Material provided:

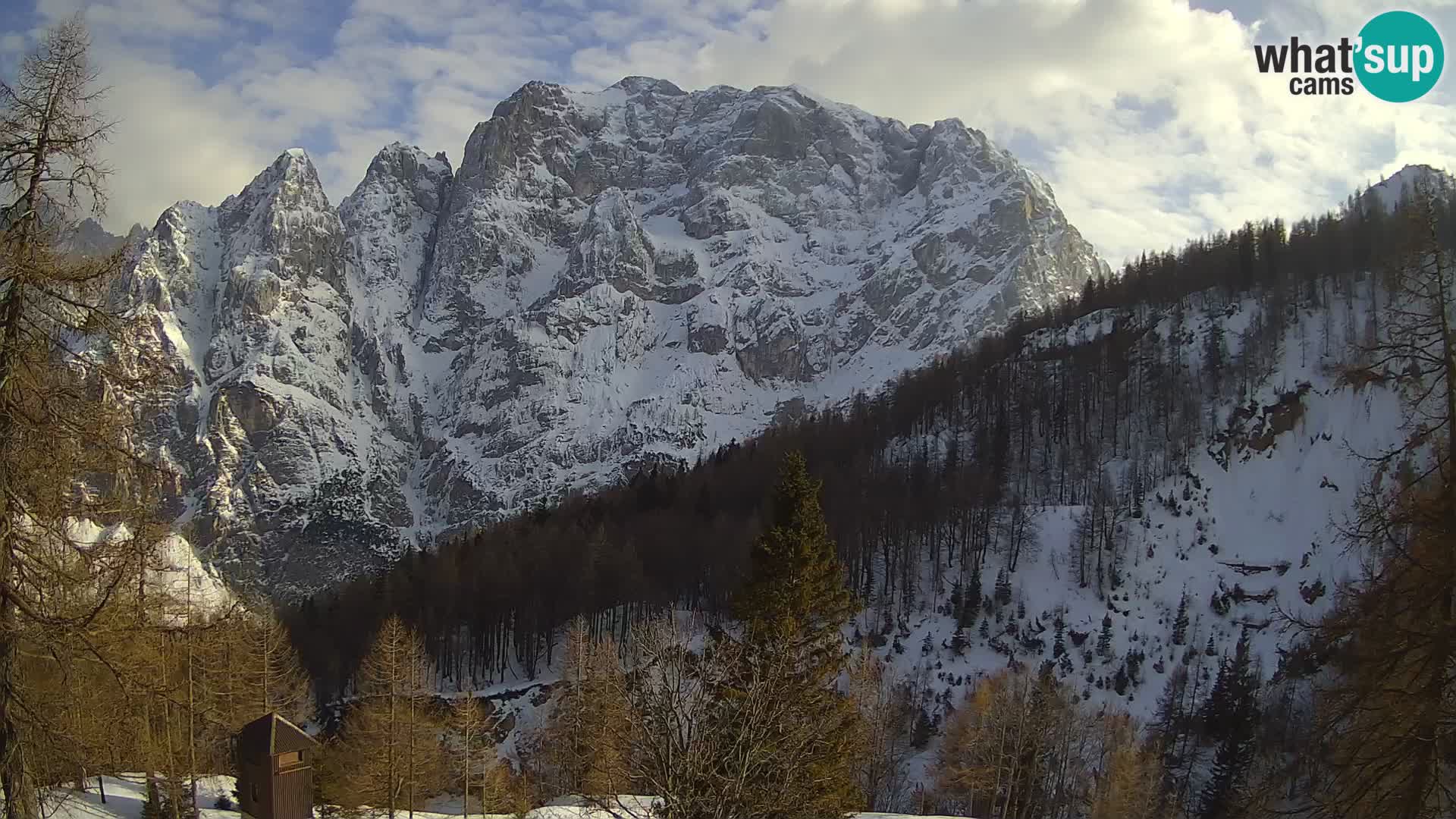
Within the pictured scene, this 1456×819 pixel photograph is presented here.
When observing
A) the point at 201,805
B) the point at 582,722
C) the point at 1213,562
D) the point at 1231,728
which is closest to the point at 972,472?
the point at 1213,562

---

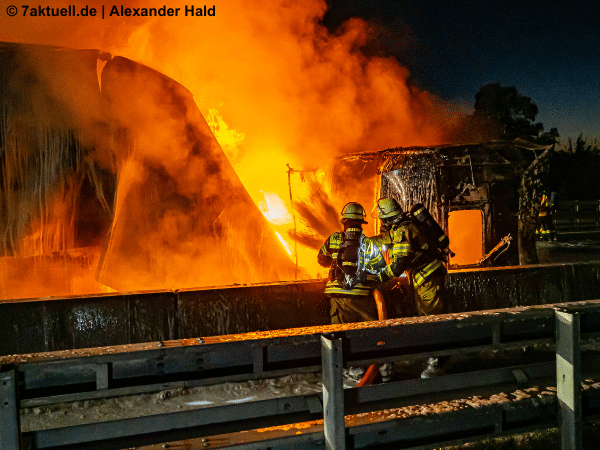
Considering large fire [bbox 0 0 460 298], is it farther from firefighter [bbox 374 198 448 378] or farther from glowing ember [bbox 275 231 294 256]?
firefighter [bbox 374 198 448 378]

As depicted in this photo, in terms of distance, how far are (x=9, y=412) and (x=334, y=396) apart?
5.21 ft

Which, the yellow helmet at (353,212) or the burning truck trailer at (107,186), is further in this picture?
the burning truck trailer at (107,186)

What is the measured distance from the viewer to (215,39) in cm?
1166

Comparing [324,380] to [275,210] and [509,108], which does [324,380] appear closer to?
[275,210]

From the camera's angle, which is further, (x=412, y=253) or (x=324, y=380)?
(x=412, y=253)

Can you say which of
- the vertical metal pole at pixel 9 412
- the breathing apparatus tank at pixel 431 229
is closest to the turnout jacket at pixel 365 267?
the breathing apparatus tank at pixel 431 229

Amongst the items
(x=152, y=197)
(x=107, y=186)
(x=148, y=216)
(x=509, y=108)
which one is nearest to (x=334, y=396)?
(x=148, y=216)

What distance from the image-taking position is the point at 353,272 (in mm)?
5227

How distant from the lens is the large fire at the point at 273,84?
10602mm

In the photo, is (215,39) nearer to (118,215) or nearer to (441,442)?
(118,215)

==

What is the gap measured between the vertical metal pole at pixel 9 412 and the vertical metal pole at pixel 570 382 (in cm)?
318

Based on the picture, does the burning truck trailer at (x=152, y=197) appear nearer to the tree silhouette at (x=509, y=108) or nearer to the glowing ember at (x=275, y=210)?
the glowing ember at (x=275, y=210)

Task description: Copy out every line of the data above that contains the word "glowing".

Task result:
Considering large fire [bbox 0 0 460 298], is it farther from firefighter [bbox 374 198 448 378] or farther from glowing ember [bbox 275 231 294 256]?
Based on the picture, does the burning truck trailer at (x=152, y=197) appear nearer to the tree silhouette at (x=509, y=108) or nearer to the glowing ember at (x=275, y=210)?
the glowing ember at (x=275, y=210)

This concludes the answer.